Postural control and attentional demand during adolescence

Estelle Palluel, Vincent Nougier, Isabelle Olivier
Brain Research 2010 October 28, 1358: 151-9
In the present study we aimed to determine the attentional cost of postural control during adolescence by studying the influence of a cognitive task on concurrent postural control. 38 teenagers aged 12 to 17years and 13 young adults (mean age=26.1) stood barefoot on a force platform in a semi-tandem position. A dual-task paradigm consisted of performing a Stroop or a COUNTING BACKWARD task while simultaneously standing quietly on a firm or foam support surface. Different centre of pressure (CoP) measures were calculated (90% confidence ellipse area, mean velocity, root mean square on the antero-posterior (AP) and medio-lateral (ML) axes).

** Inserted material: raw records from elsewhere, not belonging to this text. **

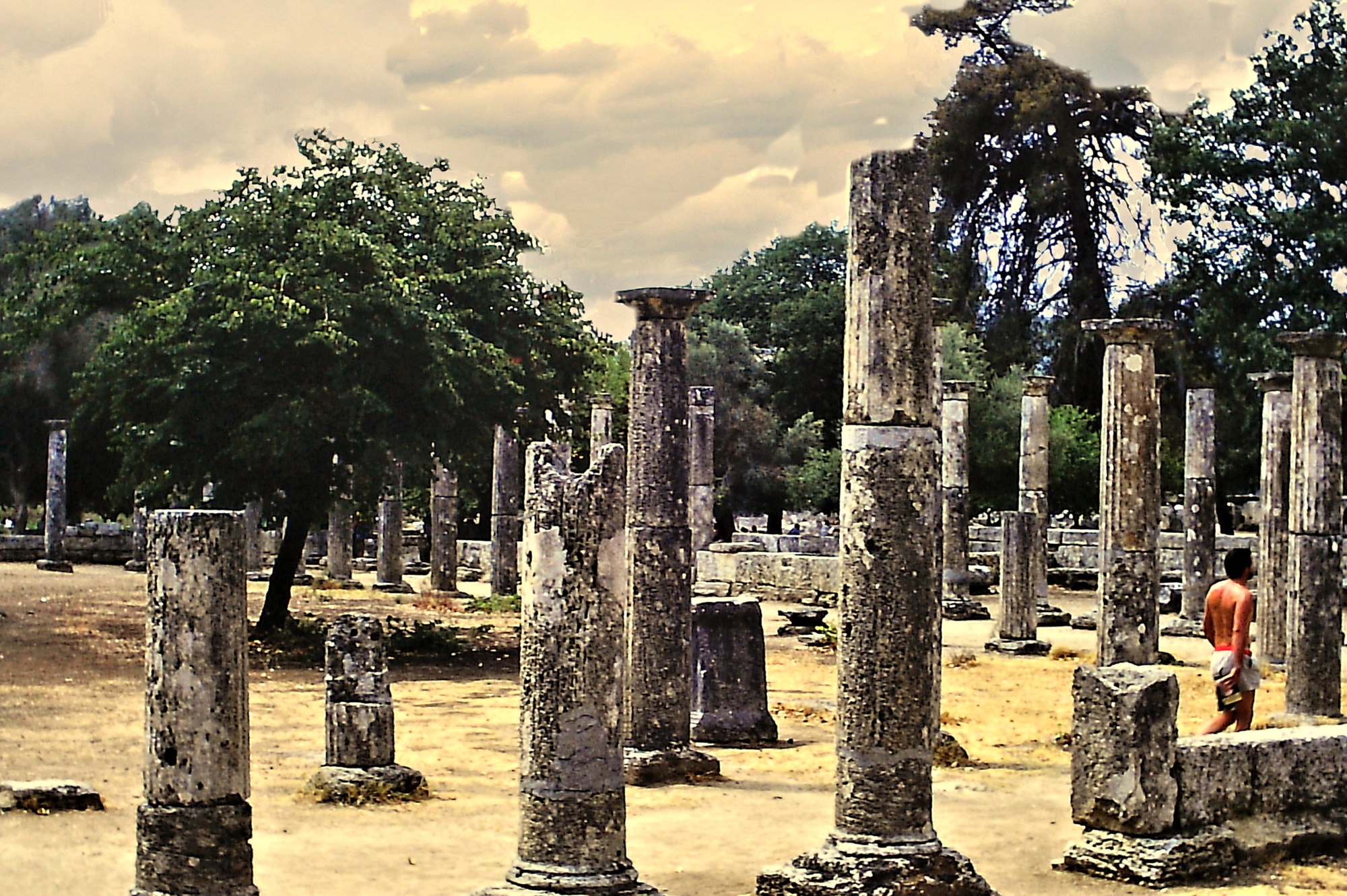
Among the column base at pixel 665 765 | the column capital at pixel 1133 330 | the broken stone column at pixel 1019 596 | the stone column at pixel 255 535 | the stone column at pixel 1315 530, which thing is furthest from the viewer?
the stone column at pixel 255 535

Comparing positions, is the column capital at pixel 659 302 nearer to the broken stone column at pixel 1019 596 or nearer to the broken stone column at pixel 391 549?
the broken stone column at pixel 1019 596

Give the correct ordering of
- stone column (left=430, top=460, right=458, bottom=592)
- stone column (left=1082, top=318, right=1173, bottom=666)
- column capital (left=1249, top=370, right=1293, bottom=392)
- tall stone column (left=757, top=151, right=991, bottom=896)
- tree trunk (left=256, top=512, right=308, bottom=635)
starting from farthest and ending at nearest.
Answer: stone column (left=430, top=460, right=458, bottom=592)
tree trunk (left=256, top=512, right=308, bottom=635)
column capital (left=1249, top=370, right=1293, bottom=392)
stone column (left=1082, top=318, right=1173, bottom=666)
tall stone column (left=757, top=151, right=991, bottom=896)

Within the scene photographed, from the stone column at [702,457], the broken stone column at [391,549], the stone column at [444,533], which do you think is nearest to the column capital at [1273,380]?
the stone column at [702,457]

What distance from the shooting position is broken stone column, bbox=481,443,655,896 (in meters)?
8.23

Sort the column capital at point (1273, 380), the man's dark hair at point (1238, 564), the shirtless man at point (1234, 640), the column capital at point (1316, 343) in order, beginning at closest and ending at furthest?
the shirtless man at point (1234, 640) < the man's dark hair at point (1238, 564) < the column capital at point (1316, 343) < the column capital at point (1273, 380)

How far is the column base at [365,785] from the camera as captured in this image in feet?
41.0

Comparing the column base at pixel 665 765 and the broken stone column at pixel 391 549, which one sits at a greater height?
the broken stone column at pixel 391 549

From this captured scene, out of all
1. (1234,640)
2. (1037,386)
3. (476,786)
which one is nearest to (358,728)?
(476,786)

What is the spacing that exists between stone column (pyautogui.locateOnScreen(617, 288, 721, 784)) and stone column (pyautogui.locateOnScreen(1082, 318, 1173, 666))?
4.49 m

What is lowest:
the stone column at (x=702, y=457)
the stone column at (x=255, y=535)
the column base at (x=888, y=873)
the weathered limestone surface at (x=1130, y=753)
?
the column base at (x=888, y=873)

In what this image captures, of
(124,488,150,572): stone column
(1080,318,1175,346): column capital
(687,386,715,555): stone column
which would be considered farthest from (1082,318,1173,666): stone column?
(124,488,150,572): stone column

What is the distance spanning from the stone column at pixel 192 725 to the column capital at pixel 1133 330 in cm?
989

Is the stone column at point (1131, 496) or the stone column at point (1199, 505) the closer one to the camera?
the stone column at point (1131, 496)

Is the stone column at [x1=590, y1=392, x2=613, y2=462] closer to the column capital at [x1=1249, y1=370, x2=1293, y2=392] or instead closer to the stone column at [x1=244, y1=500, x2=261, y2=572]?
the stone column at [x1=244, y1=500, x2=261, y2=572]
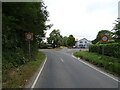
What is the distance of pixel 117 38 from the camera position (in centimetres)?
1416

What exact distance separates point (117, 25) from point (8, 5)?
1011 cm

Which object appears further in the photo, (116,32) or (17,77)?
(116,32)

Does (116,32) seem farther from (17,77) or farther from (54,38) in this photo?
(54,38)

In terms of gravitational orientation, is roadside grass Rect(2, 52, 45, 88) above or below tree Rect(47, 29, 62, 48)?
below

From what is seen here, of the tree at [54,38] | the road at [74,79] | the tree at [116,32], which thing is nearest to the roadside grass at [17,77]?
the road at [74,79]

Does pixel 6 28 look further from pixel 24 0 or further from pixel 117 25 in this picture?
pixel 117 25

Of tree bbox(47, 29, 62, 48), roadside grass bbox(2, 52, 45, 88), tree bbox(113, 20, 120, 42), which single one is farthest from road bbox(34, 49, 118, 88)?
tree bbox(47, 29, 62, 48)

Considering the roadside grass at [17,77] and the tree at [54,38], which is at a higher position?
the tree at [54,38]

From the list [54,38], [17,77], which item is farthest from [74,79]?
[54,38]

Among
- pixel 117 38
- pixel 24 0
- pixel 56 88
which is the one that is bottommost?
pixel 56 88

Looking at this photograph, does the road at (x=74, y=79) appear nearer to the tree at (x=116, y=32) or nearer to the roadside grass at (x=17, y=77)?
the roadside grass at (x=17, y=77)

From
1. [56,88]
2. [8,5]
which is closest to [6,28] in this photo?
[8,5]

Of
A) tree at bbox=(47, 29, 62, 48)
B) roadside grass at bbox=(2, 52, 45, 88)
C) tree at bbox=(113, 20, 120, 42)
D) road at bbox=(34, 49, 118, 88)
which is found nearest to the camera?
roadside grass at bbox=(2, 52, 45, 88)

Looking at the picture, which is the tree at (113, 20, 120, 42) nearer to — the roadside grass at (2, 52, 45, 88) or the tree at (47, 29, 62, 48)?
the roadside grass at (2, 52, 45, 88)
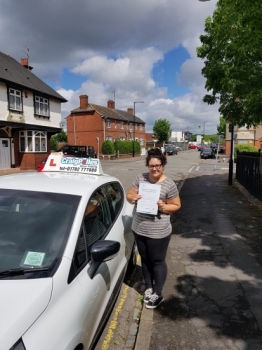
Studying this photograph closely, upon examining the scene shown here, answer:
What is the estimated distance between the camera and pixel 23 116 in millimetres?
22797

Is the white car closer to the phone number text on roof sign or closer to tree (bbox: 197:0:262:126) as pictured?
the phone number text on roof sign

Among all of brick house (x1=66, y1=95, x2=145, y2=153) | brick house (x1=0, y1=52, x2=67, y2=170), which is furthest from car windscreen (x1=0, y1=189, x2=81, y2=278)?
brick house (x1=66, y1=95, x2=145, y2=153)

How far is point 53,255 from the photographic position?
216 centimetres

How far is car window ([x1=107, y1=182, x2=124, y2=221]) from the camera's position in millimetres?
3488

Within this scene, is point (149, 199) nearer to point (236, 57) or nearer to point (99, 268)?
point (99, 268)

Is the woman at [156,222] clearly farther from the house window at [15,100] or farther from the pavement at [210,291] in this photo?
the house window at [15,100]

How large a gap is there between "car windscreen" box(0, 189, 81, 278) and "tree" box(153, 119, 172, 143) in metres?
70.8

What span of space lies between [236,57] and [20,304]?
300 inches

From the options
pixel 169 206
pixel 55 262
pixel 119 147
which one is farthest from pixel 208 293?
pixel 119 147

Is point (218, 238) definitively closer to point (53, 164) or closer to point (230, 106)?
point (53, 164)

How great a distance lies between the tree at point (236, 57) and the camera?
5.14 metres

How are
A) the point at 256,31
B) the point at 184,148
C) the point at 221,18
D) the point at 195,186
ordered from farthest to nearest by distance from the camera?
the point at 184,148, the point at 195,186, the point at 221,18, the point at 256,31

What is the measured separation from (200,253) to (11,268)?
3738 millimetres

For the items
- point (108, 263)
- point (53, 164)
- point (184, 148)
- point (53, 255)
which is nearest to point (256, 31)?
point (53, 164)
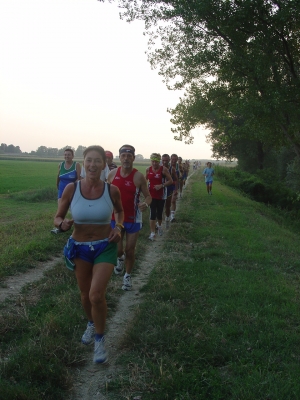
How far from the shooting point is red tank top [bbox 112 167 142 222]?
641 cm

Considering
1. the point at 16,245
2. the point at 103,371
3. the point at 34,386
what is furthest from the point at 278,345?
the point at 16,245

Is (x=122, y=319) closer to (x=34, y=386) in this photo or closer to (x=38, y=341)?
(x=38, y=341)

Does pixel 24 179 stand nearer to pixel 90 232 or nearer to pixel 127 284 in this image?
pixel 127 284

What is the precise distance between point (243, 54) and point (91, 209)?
1353 cm

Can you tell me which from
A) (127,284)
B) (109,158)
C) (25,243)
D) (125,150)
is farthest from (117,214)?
(109,158)

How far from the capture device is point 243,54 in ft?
51.0

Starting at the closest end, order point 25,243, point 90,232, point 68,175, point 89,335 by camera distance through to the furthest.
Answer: point 90,232, point 89,335, point 25,243, point 68,175

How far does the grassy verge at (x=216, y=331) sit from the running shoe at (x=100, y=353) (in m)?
0.20

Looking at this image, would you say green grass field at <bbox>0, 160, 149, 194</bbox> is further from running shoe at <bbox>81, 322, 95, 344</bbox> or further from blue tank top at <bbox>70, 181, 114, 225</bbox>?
blue tank top at <bbox>70, 181, 114, 225</bbox>

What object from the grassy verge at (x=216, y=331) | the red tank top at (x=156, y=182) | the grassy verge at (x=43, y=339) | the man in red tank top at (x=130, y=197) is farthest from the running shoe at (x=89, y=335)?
the red tank top at (x=156, y=182)

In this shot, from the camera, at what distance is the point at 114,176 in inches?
256

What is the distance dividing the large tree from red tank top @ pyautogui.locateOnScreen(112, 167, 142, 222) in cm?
992

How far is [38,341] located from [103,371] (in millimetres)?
762

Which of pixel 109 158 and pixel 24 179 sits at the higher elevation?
pixel 109 158
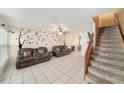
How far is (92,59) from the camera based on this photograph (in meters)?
2.78

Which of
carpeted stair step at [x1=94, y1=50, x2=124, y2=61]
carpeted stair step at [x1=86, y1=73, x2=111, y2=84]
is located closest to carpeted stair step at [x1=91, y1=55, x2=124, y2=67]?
carpeted stair step at [x1=94, y1=50, x2=124, y2=61]

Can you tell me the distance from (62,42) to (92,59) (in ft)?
16.6

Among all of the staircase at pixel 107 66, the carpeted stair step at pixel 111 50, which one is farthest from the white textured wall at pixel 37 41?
the carpeted stair step at pixel 111 50

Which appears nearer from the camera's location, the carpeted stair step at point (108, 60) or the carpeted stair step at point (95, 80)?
the carpeted stair step at point (95, 80)

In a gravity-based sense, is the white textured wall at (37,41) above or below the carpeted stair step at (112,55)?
above

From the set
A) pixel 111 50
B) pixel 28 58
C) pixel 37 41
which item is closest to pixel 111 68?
pixel 111 50

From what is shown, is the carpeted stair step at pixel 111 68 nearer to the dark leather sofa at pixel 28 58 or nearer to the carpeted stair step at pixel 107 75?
the carpeted stair step at pixel 107 75

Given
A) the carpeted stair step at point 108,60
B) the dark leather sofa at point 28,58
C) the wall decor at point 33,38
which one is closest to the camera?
the carpeted stair step at point 108,60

The number and percentage of correct responses in the cognitive tasks were also recorded. Our results indicate (1) higher values of surface, ML mean velocity and ML RMS in the COUNTING BACKWARD task in adolescents aged 12 to 15 than in teenagers aged 16 to 17 and in adults, regardless of the complexity of the postural task and, (2) better cognitive performances in the Stroop than in the COUNTING BACKWARD task. The difference in the dual-task performance between the different age groups and particularly the existence of a turning point around 14-15years of age might be due to 1) difficulties in properly allocating attentional resources to two simultaneous tasks and/or, 2) the inability to manage increased cognitive requests because of a limited information processing capacity in adolescents aged 14-15years.